Whereas PCA seeks the linear combination \( \bar{Y} \) with the largest variance, PCEV looks for the linear combination which maximizes \( h^2(a) \).

Winner’s curse?

Unlike PCA, PCEV is likely to find a linear combination which is actually associated with our covariate of interest \(X\). Indeed, we are maximizing this association. Should this worry us? are we introducing some kind of bias?

Not necessarily. Doing linear regression between the linear combination \( \bar{Y} \) and \( X \) will most likely result in inflated estimates, but there are other ways to get correct p-values. As always, we can perform permutations and try to estimate the null distribution. As a special case, if there is only one covariate \( X \), we can actually derive an asymptotic distribution for the proportion of variance \( h^2(a) \). In other words, it is possible to perform correct inference with PCEV.

Is it any good?

I have spent a lot of time doing simulations and studying the overall behaviour of PCEV. I’m currently writing up the results and hope to submit them soon for publication (I’ll write a post about it when it’ll get published), but overall the results are very interesting:

  • The Type I error is well controlled, even in the presence of strong correlation between the variables \( Y_i \). The same can be said of PCA in general, but it is well known that a univariate analysis followed by a Bonferroni correction will tend to be too conservative, and therefore lead to smaller Type I error than desired.

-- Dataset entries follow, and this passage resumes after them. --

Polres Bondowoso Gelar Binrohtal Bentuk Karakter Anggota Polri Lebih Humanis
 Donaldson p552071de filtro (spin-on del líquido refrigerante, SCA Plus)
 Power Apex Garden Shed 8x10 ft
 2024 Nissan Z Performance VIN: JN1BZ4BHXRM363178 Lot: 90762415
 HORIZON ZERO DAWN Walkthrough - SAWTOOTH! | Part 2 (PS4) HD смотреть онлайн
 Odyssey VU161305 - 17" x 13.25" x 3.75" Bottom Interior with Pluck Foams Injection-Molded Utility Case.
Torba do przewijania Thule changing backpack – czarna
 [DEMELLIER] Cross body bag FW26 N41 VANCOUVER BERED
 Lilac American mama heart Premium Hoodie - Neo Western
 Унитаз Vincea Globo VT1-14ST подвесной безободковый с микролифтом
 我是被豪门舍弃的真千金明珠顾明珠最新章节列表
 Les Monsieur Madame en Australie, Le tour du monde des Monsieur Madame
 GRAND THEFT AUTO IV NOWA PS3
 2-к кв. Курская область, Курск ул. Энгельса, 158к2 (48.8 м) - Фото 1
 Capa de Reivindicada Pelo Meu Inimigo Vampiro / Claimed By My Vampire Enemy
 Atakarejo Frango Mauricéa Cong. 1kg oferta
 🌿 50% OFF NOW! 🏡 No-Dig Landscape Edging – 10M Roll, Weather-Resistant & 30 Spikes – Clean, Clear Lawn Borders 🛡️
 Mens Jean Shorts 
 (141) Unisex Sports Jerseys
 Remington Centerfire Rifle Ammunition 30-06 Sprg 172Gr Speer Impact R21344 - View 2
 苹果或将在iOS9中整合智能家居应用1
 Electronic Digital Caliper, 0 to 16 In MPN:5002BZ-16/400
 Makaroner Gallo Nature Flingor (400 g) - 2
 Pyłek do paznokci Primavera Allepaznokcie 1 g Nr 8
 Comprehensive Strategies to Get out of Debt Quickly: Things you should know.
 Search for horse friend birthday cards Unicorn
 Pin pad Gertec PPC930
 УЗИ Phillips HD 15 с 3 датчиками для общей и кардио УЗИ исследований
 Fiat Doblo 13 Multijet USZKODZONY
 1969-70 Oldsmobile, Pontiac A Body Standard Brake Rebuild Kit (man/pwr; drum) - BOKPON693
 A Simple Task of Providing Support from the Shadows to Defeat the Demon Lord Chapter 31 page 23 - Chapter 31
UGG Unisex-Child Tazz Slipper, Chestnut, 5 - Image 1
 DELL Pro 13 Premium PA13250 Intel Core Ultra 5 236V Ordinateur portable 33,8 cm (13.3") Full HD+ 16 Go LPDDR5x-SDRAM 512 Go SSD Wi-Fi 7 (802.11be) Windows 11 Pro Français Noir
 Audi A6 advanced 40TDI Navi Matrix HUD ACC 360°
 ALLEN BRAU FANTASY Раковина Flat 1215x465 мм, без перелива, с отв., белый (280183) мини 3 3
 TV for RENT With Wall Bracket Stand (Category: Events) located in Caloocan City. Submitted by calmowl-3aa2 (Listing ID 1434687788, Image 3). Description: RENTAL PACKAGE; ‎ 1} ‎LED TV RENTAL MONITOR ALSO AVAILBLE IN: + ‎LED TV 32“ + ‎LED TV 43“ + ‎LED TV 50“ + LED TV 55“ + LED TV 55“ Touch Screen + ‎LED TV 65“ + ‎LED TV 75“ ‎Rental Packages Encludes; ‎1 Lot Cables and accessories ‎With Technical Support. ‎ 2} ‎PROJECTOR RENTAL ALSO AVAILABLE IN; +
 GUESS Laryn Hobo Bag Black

  • The power of PCEV is generally much higher than that of PCA, and also higher than a univariate approach. I will share the details of these simulations at some other time.

Little attention

PCEV has, unfortunately, received little attention in the scientific community. I think there are mainly three reasons:

  1. It was originally introduced as Principal Components of Heritability (PCH), and therefore it had a strong genetic connotation. By changing the name, we hope we can make it visible to a broader audience.

  2. The original authors, as well as the people who extended their work, did not publish any software implementation of PCEV. Therefore, using it meant writing your own code from scratch. However, I am currently working on an R package. It is still in development, but it can already be used.

  3. People have been using other methods for a long time, and it’s hard to make them change their workflow. Hopefully, the paper can convince some of them of the advantages of PCEV.

I hope you find this method interesting! I will probably publish more post about it, since my doctoral work centers on an extension of this framework.